#### INPUT FOR THIS TASK:
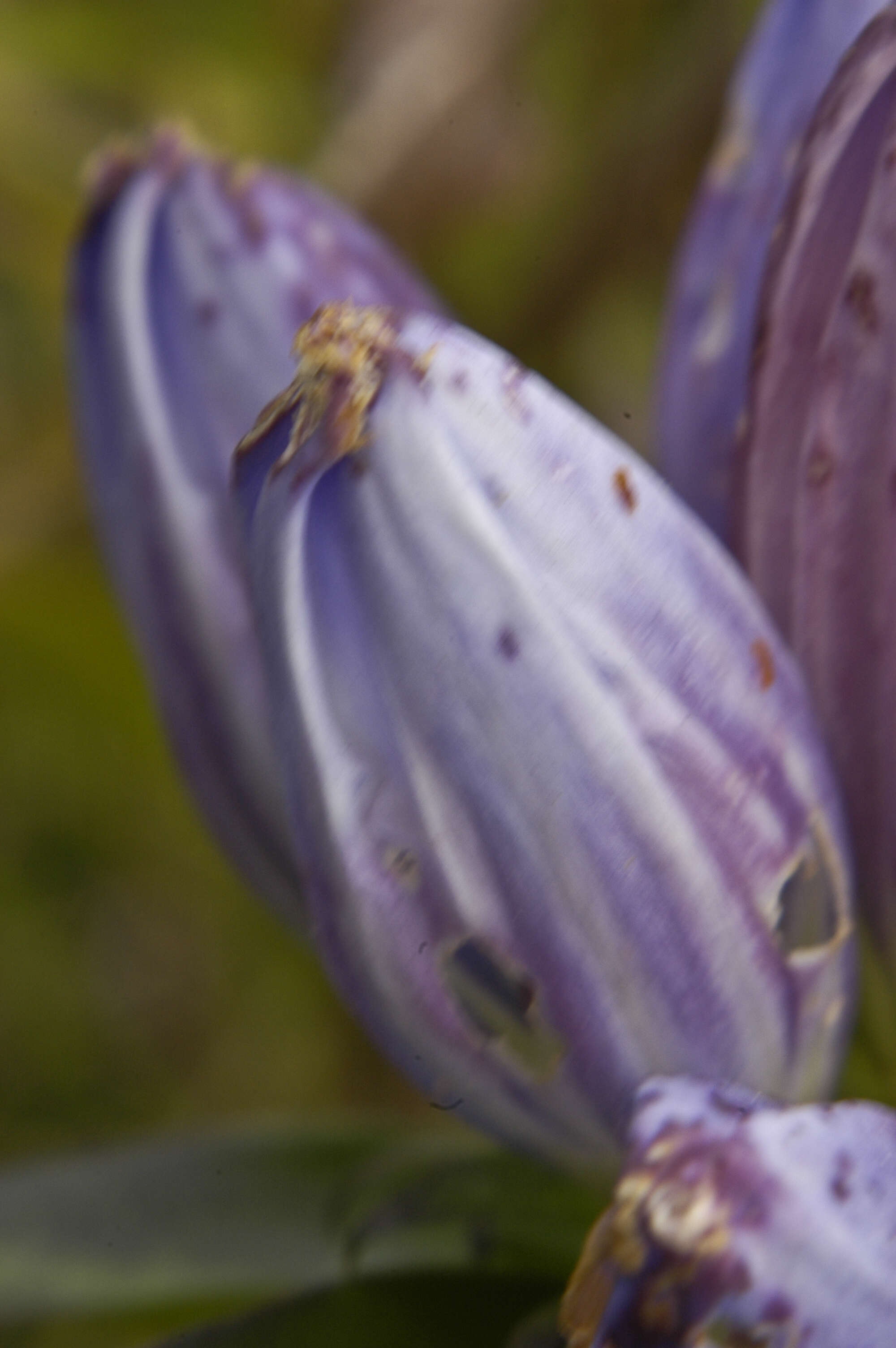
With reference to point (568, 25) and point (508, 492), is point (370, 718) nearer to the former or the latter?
point (508, 492)

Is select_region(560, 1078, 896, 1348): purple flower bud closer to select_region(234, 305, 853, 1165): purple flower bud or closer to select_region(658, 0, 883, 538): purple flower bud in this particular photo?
select_region(234, 305, 853, 1165): purple flower bud

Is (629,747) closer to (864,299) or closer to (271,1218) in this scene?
(864,299)

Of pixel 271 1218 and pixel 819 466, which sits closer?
pixel 819 466

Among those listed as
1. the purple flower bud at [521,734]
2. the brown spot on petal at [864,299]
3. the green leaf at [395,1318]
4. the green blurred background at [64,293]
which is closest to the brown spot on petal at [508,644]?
the purple flower bud at [521,734]

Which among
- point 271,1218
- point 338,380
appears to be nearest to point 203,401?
point 338,380

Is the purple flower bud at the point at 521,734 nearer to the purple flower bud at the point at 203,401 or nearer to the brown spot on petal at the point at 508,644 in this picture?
the brown spot on petal at the point at 508,644

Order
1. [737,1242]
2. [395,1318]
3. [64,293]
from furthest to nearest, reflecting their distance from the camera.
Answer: [64,293] < [395,1318] < [737,1242]

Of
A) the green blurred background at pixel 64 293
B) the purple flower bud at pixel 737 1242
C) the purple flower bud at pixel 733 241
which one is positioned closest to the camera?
the purple flower bud at pixel 737 1242
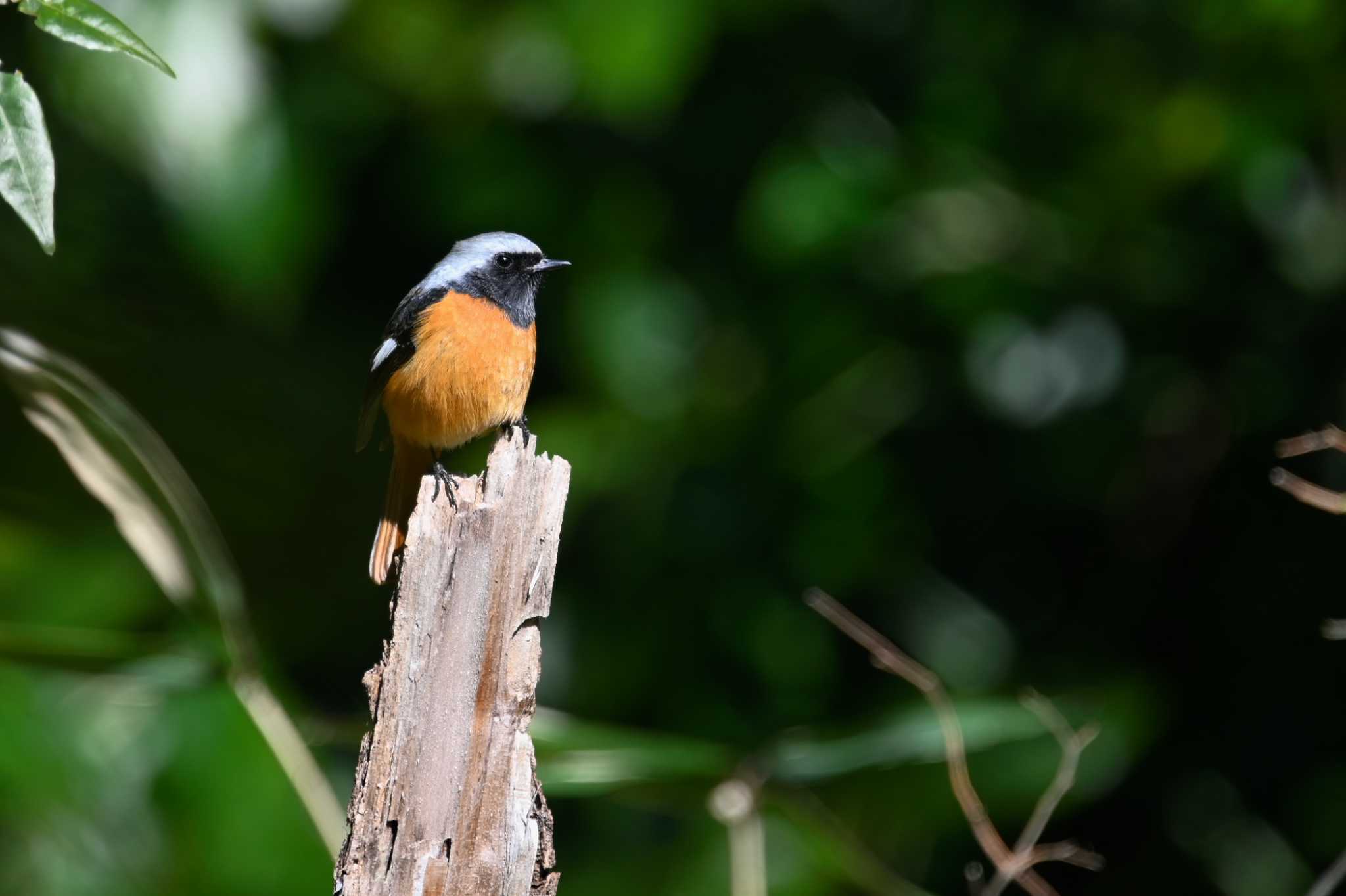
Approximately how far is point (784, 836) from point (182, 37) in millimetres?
3248

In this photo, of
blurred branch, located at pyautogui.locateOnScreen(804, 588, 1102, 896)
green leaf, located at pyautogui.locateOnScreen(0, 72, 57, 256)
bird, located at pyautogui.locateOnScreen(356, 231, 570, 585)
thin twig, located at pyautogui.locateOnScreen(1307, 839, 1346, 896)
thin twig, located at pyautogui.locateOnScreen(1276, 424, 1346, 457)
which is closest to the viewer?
green leaf, located at pyautogui.locateOnScreen(0, 72, 57, 256)

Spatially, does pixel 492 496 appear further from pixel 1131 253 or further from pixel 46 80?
pixel 1131 253

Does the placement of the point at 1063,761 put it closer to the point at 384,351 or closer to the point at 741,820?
the point at 741,820

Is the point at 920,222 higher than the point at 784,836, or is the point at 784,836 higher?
the point at 920,222

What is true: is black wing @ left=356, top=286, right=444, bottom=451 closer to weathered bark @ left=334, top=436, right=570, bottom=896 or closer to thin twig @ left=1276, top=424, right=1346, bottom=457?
weathered bark @ left=334, top=436, right=570, bottom=896

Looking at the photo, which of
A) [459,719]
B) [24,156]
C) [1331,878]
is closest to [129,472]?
[459,719]

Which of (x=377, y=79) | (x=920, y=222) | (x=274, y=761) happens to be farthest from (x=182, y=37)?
(x=920, y=222)

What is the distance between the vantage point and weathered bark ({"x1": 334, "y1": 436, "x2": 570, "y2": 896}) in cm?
235

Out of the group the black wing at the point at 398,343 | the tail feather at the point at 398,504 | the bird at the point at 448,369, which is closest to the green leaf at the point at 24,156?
the tail feather at the point at 398,504

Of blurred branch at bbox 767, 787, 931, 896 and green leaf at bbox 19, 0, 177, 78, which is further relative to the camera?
blurred branch at bbox 767, 787, 931, 896

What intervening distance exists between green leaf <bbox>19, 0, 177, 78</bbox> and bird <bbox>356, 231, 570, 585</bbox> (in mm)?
2182

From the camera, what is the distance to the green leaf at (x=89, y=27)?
1.97 m

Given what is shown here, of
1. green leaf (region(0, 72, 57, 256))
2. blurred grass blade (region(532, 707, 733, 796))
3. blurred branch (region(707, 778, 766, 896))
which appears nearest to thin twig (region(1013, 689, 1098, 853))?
blurred branch (region(707, 778, 766, 896))

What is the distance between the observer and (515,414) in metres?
4.50
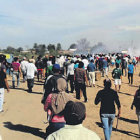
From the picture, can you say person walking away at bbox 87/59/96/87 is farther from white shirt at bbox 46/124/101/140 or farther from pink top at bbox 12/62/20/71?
white shirt at bbox 46/124/101/140

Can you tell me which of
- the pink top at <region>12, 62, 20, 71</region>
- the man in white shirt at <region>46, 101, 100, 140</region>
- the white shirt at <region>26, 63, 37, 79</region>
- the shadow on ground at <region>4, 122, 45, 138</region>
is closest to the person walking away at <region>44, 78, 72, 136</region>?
the man in white shirt at <region>46, 101, 100, 140</region>

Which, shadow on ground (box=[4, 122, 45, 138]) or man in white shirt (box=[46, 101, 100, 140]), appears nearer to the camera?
man in white shirt (box=[46, 101, 100, 140])

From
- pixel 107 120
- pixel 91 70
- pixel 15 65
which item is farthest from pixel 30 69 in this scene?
pixel 107 120

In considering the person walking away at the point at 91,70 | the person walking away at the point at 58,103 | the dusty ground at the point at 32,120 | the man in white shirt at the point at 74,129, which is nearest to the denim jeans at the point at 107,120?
the dusty ground at the point at 32,120

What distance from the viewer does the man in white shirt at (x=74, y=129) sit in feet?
7.97

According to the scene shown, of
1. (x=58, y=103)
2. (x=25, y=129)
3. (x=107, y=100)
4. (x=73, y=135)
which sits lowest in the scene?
(x=25, y=129)

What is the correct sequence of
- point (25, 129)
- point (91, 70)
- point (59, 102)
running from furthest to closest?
point (91, 70), point (25, 129), point (59, 102)

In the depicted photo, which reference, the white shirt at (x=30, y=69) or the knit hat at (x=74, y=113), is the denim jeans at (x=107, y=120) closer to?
the knit hat at (x=74, y=113)

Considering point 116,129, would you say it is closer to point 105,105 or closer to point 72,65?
point 105,105

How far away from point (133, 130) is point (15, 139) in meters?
3.76

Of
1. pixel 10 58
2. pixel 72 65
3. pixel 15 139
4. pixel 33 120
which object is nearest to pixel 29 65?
pixel 72 65

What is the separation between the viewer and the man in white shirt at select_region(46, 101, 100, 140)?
95.6 inches

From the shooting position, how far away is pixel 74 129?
2465 mm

#### GIVEN EXERCISE:
Output every line of the material above as a JSON list of strings, one string per line. Leave out blank lines and the pictures.

#### RIGHT ANSWER:
[
  "With reference to point (568, 25) and point (508, 492), is point (370, 718) nearer to the former or the latter?",
  "point (508, 492)",
  "Is select_region(560, 1078, 896, 1348): purple flower bud closer to select_region(234, 305, 853, 1165): purple flower bud or closer to select_region(658, 0, 883, 538): purple flower bud in this particular photo?",
  "select_region(234, 305, 853, 1165): purple flower bud",
  "Is (629,747) closer to (864,299) or closer to (271,1218) in this scene?",
  "(864,299)",
  "Of pixel 271 1218 and pixel 819 466, which sits closer?",
  "pixel 819 466",
  "Among those listed as",
  "1. the purple flower bud at [521,734]",
  "2. the brown spot on petal at [864,299]",
  "3. the green leaf at [395,1318]",
  "4. the green blurred background at [64,293]",
  "which is closest to the brown spot on petal at [508,644]?",
  "the purple flower bud at [521,734]",
  "Which among",
  "- point 271,1218",
  "- point 338,380",
  "appears to be nearest to point 203,401?",
  "point 338,380",
  "Is the purple flower bud at the point at 521,734 nearer to the purple flower bud at the point at 203,401 or nearer to the brown spot on petal at the point at 508,644 in this picture?",
  "the brown spot on petal at the point at 508,644",
  "Order",
  "1. [737,1242]",
  "2. [395,1318]",
  "3. [64,293]",
  "from furthest to nearest, reflecting their distance from the camera.",
  "Answer: [64,293] < [395,1318] < [737,1242]",
  "Of",
  "A) the green blurred background at pixel 64 293",
  "B) the purple flower bud at pixel 737 1242",
  "C) the purple flower bud at pixel 733 241",
  "which one is positioned closest to the camera?",
  "the purple flower bud at pixel 737 1242",
  "Approximately how far is point (784, 836) from point (182, 37) in millimetres?",
  "3248",
  "In this photo, of",
  "blurred branch, located at pyautogui.locateOnScreen(804, 588, 1102, 896)",
  "green leaf, located at pyautogui.locateOnScreen(0, 72, 57, 256)",
  "bird, located at pyautogui.locateOnScreen(356, 231, 570, 585)",
  "thin twig, located at pyautogui.locateOnScreen(1307, 839, 1346, 896)",
  "thin twig, located at pyautogui.locateOnScreen(1276, 424, 1346, 457)",
  "which is closest to the viewer?",
  "green leaf, located at pyautogui.locateOnScreen(0, 72, 57, 256)",
  "Spatially, does pixel 492 496 appear further from pixel 1131 253 or further from pixel 46 80?",
  "pixel 1131 253",
  "Does the placement of the point at 1063,761 put it closer to the point at 384,351 or closer to the point at 741,820?",
  "the point at 741,820",
  "Is the point at 920,222 higher than the point at 784,836, or is the point at 784,836 higher?",
  "the point at 920,222",
  "What is true: is black wing @ left=356, top=286, right=444, bottom=451 closer to weathered bark @ left=334, top=436, right=570, bottom=896 or closer to thin twig @ left=1276, top=424, right=1346, bottom=457?",
  "weathered bark @ left=334, top=436, right=570, bottom=896",
  "Looking at the photo, which of",
  "A) [459,719]",
  "B) [24,156]",
  "C) [1331,878]",
  "is closest to [129,472]?",
  "[459,719]",
  "Which of (x=377, y=79) | (x=920, y=222) | (x=274, y=761) happens to be farthest from (x=182, y=37)?",
  "(x=920, y=222)",
  "What is the distance between the vantage point and weathered bark ({\"x1\": 334, \"y1\": 436, \"x2\": 570, \"y2\": 896}) in cm?",
  "235",
  "Out of the group the black wing at the point at 398,343 | the tail feather at the point at 398,504 | the bird at the point at 448,369, which is closest to the green leaf at the point at 24,156?",
  "the tail feather at the point at 398,504",
  "Of blurred branch at bbox 767, 787, 931, 896 and green leaf at bbox 19, 0, 177, 78, which is further relative to the camera?",
  "blurred branch at bbox 767, 787, 931, 896",
  "What intervening distance exists between green leaf <bbox>19, 0, 177, 78</bbox> and bird <bbox>356, 231, 570, 585</bbox> (in mm)?",
  "2182",
  "From the camera, what is the distance to the green leaf at (x=89, y=27)?",
  "1.97 m",
  "Given what is shown here, of",
  "1. green leaf (region(0, 72, 57, 256))",
  "2. blurred grass blade (region(532, 707, 733, 796))",
  "3. blurred branch (region(707, 778, 766, 896))",
  "which appears nearest to thin twig (region(1013, 689, 1098, 853))?",
  "blurred branch (region(707, 778, 766, 896))",
  "What is the distance between the observer and (515,414) in metres?",
  "4.50",
  "From the picture, can you say person walking away at bbox 87/59/96/87 is farther from white shirt at bbox 46/124/101/140 or farther from pink top at bbox 12/62/20/71?",
  "white shirt at bbox 46/124/101/140",
  "Can you tell me which of",
  "- the pink top at <region>12, 62, 20, 71</region>",
  "- the man in white shirt at <region>46, 101, 100, 140</region>",
  "- the white shirt at <region>26, 63, 37, 79</region>",
  "- the shadow on ground at <region>4, 122, 45, 138</region>",
  "is closest to the person walking away at <region>44, 78, 72, 136</region>?",
  "the man in white shirt at <region>46, 101, 100, 140</region>",
  "Which, shadow on ground (box=[4, 122, 45, 138]) or man in white shirt (box=[46, 101, 100, 140]), appears nearer to the camera?",
  "man in white shirt (box=[46, 101, 100, 140])",
  "From",
  "- pixel 107 120",
  "- pixel 91 70",
  "- pixel 15 65",
  "which item is farthest from pixel 30 69 in this scene?",
  "pixel 107 120",
  "In considering the person walking away at the point at 91,70 | the person walking away at the point at 58,103 | the dusty ground at the point at 32,120 | the man in white shirt at the point at 74,129, which is nearest to the denim jeans at the point at 107,120?",
  "the dusty ground at the point at 32,120",
  "What distance from the viewer does the man in white shirt at (x=74, y=129) sit in feet?",
  "7.97",
  "According to the scene shown, of",
  "1. (x=58, y=103)",
  "2. (x=25, y=129)",
  "3. (x=107, y=100)",
  "4. (x=73, y=135)",
  "which sits lowest in the scene?",
  "(x=25, y=129)",
  "What is the correct sequence of",
  "- point (25, 129)",
  "- point (91, 70)",
  "- point (59, 102)",
  "running from furthest to closest?",
  "point (91, 70), point (25, 129), point (59, 102)",
  "In the depicted photo, which reference, the white shirt at (x=30, y=69) or the knit hat at (x=74, y=113), is the denim jeans at (x=107, y=120) closer to?",
  "the knit hat at (x=74, y=113)",
  "Considering point 116,129, would you say it is closer to point 105,105 or closer to point 72,65?",
  "point 105,105",
  "How far away from point (133, 130) is point (15, 139) in meters?",
  "3.76",
  "Of",
  "1. pixel 10 58",
  "2. pixel 72 65",
  "3. pixel 15 139",
  "4. pixel 33 120",
  "which object is nearest to pixel 29 65?",
  "pixel 72 65",
  "What is the separation between the viewer and the man in white shirt at select_region(46, 101, 100, 140)?",
  "95.6 inches",
  "From the shooting position, how far away is pixel 74 129?",
  "2465 mm"
]